I know, I know. It is no longer the first week of summer (for the 2nd or 3rd for that matter). But, as I promised in last week’s blog post, “Summer Time, Summer Time” one of my goals for the summer is to read one book per week and then write about what I’ve read on this very blog. Sooo…without further ado, here is Week 1 of my Summertime Reading:
I mean come on. Of course I wanted a reread of this classic prior to seeing the new Baz Luhrmann iteration of Fitzgerald’s story. As the rest of you lovely readers most likely did (Big shout out to my new followers – thanks guys!), I read The Great Gatsby for the first time as a high schooler. I enjoyed it as an innocent 17 year-old, and remembered bits and pieces of the story, though mostly from the Robert Redford/Mia Farrow movie version rather than the book itself. When a colleague of mine mentioned she had never read it and was intent to do so before seeing the film, I did two things: 1.) Balked at her lack of literary chops (No Fitzgerald in the high school syllabus? Whaaaa?) and 2.) Grabbed my personal copy (saved since high school – one of the 3 I decided NOT to sell back to the school) and packed it in my carry-on for the flight to Florida.

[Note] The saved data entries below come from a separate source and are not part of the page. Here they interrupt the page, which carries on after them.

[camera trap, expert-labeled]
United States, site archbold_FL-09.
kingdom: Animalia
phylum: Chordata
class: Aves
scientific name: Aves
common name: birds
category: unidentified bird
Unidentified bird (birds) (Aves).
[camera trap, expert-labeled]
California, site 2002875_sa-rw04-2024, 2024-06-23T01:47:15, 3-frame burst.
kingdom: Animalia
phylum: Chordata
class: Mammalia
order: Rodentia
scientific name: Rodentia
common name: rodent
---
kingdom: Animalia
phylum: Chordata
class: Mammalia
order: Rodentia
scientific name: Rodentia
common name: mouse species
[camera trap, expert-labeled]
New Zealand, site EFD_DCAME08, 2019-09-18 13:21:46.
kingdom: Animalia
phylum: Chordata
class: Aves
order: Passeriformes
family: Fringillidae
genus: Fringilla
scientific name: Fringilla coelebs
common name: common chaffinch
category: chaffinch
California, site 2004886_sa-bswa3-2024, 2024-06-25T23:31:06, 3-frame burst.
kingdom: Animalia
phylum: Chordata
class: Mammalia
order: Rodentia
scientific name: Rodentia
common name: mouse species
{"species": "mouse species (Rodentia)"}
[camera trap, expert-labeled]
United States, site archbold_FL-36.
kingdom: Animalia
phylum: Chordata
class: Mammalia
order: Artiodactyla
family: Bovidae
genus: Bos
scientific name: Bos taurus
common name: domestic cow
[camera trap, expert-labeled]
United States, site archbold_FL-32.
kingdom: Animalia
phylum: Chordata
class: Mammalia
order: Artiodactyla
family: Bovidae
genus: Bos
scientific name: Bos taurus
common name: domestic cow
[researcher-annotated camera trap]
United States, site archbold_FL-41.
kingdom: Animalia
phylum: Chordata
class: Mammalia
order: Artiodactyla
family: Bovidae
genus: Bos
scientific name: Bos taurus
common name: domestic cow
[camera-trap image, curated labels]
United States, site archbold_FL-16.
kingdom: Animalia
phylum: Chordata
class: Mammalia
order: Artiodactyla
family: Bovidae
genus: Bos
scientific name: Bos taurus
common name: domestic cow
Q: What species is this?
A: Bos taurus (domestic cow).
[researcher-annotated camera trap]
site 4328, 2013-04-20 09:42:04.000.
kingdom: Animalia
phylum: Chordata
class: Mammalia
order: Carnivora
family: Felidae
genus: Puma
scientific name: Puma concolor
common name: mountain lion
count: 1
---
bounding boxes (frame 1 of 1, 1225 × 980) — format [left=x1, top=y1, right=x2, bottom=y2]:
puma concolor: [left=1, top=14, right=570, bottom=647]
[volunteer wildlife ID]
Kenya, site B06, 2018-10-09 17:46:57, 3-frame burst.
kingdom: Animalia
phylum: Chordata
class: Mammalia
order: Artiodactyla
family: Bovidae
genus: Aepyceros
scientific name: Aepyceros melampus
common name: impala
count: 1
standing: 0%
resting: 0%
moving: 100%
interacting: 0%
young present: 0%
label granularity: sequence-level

14 years after I read it the first time, I enjoyed The Great Gatsby even more immensely. Certainly, the life I have lived and lessons I’ve learned in those 14 years allowed the book to carry more meaning for me. For example, I was much better able to see Jay Gatsby’s life, and Daisy’s and Tom’s as well, for what it was (pretty much empty longing dressed up with glitter and alcohol) and not just see the glitz and glamour of the Gatsby parties. The characters are endearingly flawed, and this time around, I enjoyed seeing these flaws come to light and become less endearing as Nick realized them. As a high schooler, I found myself focusing on Jay and Daisy, but as an adult, I gave my attention to Nick. Since he had the most redeeming qualities (with enough pizzazz to keep him interesting) and I continually wondered through the course of the book, Why do you continue associating with a group of people whose morals are so jarringly askew?
As a writer, I was able to reread The Great Gatsby not only for the story, but to observe the techniques of a master writer. Fitzgerald’s ability to transport the reader to East and West Eggs is unbelievable. While reading, I was not sitting in the middle seat on a crowded flight from Dallas to Omaha with my husband sleeping beside me, I was waltzing through the courtyards behind Gatsby’s mansion and chatting with Nick and Jordan in the library. Fitzgerald used just enough detail to give the reader a clear picture of Gatsby’s world, but was succinct enough to allow the full story to be told in very few pages.
The wonderful thing about reading a classic is it stretches your brain and makes you think. But when you reread it, you understand even more…beyond just the vocabulary.